A servidora, também participante do grupo que redigiu a justificação do projeto, alerta que “o machismo estrutural tem procurado desautorizar a Lei Maria da Penha, que atua diretamente em prol da igualdade de gênero”. O projeto de lei, segundo ela, é uma forma de driblar a estratégia de exigir coisas que não estão na lei para poder desclassificar a violência doméstica e familiar.

Agosto Lilás – O Congresso Nacional lançou na quarta-feira (3) a campanha “Agosto Lilás” para lembrar os 16 anos da Lei Maria da Penha. As cúpulas do Congresso ficarão iluminadas com a cor lilás para chamar a atenção sobre a necessidade de combate à violência contra a mulher.

Em mensagem gravada para o evento, a brasileira Maria da Penha Fernandes, que dá nome à lei, ressaltou a importância da educação para diminuir a violência contra a mulher: “Eu e o meu instituto trabalhamos para que a Lei Maria da Penha seja corretamente implementada e as recomendações do relatório da Comissão Interamericana de Direitos Humanos da OEA, referente ao meu caso, sejam cumpridas. Especialmente, a Recomendação 4E, que preconiza que o Estado brasileiro deve incluir em seus planos pedagógicos disciplinas destinadas à compreensão da importância do respeito à mulher e aos seus direitos e ao manejo dos conflitos intrafamiliares. Acreditamos que a mudança de cultura precisa passar impreterivelmente pela educação”, afirmou.

Campanhas de conscientização do Sindilegis – Desde 2018, o Sindilegis tem abordado de forma contundente os temas relacionados aos interesses das mulheres. As campanhas de conscientização do Dia Internacional da Mulher “Florzinha é bom, mas direitos iguais é melhor” (2018) e “Armas Contra o Machismo” (2019) trataram sobre a desconstrução de alguns símbolos para versar a respeito de questões como a luta por respeito, a equidade de gêneros, a igualdade, o combate à opressão e à violência contra a mulher.

Já a peça publicitária “A violência contra a mulher não pode imperar”, lançada em março de 2021, também por ocasião do Dia Internacional da Mulher, resgatou um importante personagem na história brasileira para demonstrar que a violência contra a mulher não é recente.

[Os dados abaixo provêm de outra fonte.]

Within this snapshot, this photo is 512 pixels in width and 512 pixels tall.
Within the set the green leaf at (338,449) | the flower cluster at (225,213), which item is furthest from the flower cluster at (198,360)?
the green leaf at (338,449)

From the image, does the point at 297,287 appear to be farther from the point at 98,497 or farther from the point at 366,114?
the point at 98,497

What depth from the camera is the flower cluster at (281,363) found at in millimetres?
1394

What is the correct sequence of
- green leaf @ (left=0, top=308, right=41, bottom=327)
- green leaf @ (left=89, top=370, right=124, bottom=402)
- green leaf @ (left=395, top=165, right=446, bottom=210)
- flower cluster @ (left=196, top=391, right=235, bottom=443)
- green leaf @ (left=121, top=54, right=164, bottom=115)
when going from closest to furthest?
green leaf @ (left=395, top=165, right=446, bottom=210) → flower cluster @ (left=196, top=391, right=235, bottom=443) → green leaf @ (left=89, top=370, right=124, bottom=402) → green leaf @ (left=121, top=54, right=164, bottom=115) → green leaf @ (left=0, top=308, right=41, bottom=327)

A campanha faz uma reinterpretação dos escritos da princesa Leopoldina, esposa de D. Pedro I que, durante anos, sofreu com as agressões físicas cometidas pelo imperador. Assista aqui.

Em março deste ano, foi a vez de lançar o livro “Como não ser um babaca: guia prático para homens que cansaram de ser machistas no trabalho e na vida”. A obra, escrita em parceria com o Instituto AzMina, traz relatos de violências cometidas contra mulheres e análise de situações constrangedoras do cotidiano com o objetivo de conscientizar homens de todas as idades e classes sociais sobre a reprodução de atitudes machistas, seja no ambiente profissional, seja em casa ou em qualquer outro espaço.

Histórico

A lei leva o nome de Maria da Penha Maia Fernandes, farmacêutica nascida em Fortaleza, no Ceará. A brasileira sofreu uma tentativa de assassinato em 1983 por parte do marido e ficou paraplégica. Após meses de tratamento e diversas cirurgias, Maria da Penha voltou para casa e ficou em cárcere privado. Quinze dias depois, o marido Marco Antônio Heredia Viveros tentou assassiná-la de novo, por eletrocussão durante o banho.

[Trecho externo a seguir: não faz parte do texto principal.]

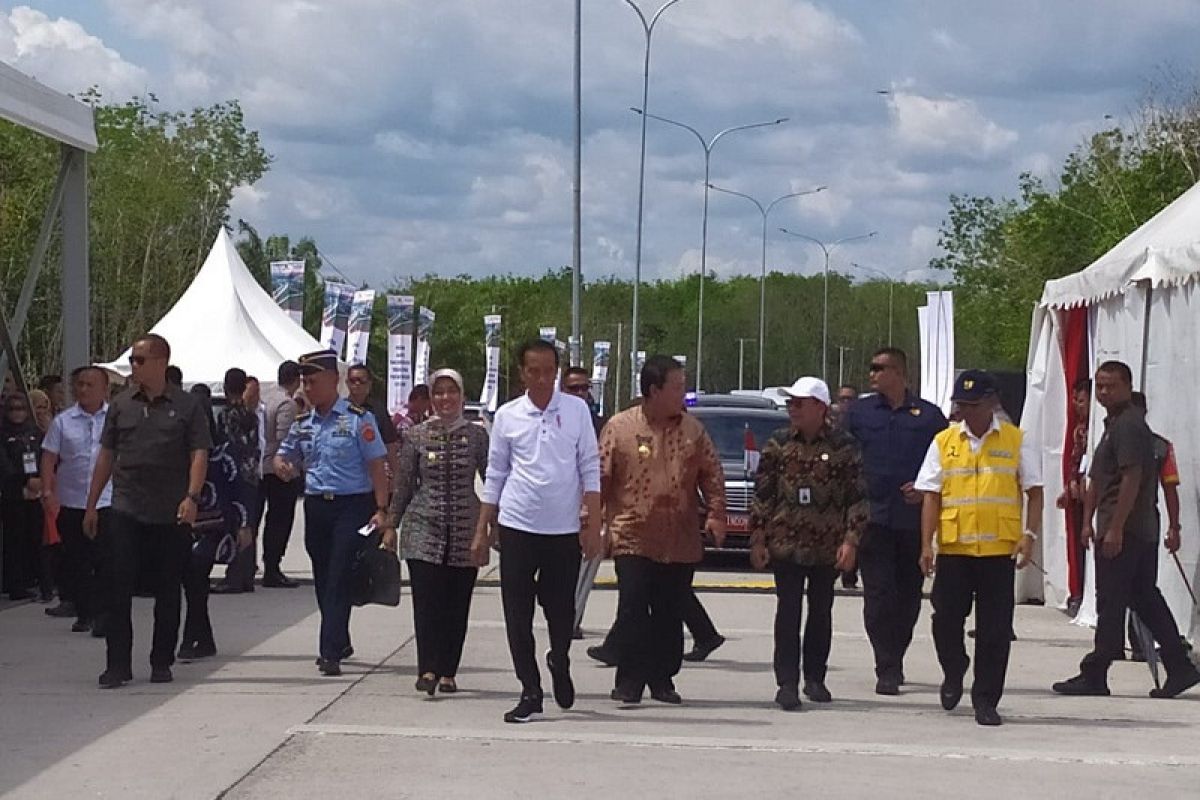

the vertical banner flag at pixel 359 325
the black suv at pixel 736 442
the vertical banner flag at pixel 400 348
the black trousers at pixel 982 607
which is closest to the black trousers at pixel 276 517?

Passada uma década e meia sem resposta do Judiciário brasileiro para responsabilizar o autor da violência, Maria da Penha conseguiu, em 1998, com a ajuda do Centro pela Justiça e o Direito Internacional (CEJIL) e do Comitê Latino Americano e do Caribe para a Defesa dos Direitos da Mulher (CLADEM), ver seu caso analisado pela Comissão Interamericana de Direitos Humanos (CIDH) da Organização dos Estados Americanos (OEA).

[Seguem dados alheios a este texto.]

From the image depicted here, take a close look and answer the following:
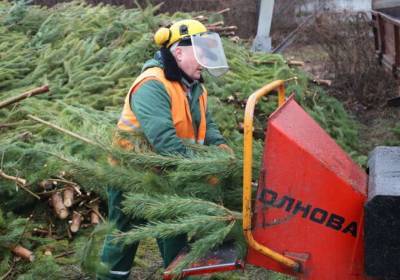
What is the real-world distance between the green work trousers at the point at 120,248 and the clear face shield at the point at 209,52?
93 centimetres

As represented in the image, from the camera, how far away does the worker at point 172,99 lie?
351 centimetres

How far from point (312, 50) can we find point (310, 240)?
39.4 ft

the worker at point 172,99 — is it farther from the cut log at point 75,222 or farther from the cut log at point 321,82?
the cut log at point 321,82

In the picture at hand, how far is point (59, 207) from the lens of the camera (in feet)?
18.5

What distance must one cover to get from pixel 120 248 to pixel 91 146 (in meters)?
0.65

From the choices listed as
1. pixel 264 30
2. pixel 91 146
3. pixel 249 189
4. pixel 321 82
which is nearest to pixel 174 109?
pixel 91 146

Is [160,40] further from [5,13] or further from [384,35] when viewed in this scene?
[5,13]

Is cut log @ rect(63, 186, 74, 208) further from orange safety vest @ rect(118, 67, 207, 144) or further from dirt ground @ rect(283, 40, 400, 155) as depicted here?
dirt ground @ rect(283, 40, 400, 155)

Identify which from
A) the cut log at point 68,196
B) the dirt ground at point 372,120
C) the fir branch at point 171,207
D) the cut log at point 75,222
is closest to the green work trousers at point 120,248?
the fir branch at point 171,207

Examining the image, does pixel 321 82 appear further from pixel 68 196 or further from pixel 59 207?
pixel 59 207

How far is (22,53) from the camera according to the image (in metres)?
8.52

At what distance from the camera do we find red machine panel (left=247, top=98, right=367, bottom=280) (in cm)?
265

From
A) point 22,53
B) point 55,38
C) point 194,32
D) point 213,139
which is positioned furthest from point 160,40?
point 55,38

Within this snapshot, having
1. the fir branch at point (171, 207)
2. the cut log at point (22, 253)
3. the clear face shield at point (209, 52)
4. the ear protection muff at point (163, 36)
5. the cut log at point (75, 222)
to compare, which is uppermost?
the ear protection muff at point (163, 36)
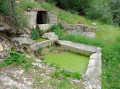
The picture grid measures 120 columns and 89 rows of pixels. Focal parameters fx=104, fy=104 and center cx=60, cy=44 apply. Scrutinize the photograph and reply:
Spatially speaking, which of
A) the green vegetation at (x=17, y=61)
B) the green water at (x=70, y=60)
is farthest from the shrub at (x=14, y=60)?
the green water at (x=70, y=60)

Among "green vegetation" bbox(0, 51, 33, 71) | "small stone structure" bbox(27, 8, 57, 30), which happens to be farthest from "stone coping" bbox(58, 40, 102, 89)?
"small stone structure" bbox(27, 8, 57, 30)

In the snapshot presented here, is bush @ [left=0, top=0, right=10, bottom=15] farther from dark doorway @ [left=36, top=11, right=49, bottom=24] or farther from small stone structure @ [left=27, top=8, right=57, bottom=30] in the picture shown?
dark doorway @ [left=36, top=11, right=49, bottom=24]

Em 2002, a CIDH condenou o Estado brasileiro por omissão e negligência e fez uma série de recomendações. Entre elas, adotar, sem prejuízo das ações que possam ser instauradas contra o agressor, medidas necessárias para que o Brasil assegure à vítima uma reparação simbólica e material pelas violações. Atendendo a uma dessas recomendações, o Estado brasileiro fez a reparação simbólica, nominando a Lei 11.340/06, como “Lei Maria da Penha”, e em 2008, fez a reparação material pagando o valor de R$ 60.000,00 para Maria da Penha. Na época, ela afirmou: “Dinheiro nenhum pode pagar a dor e a humilhação das últimas duas décadas de luta por justiça”.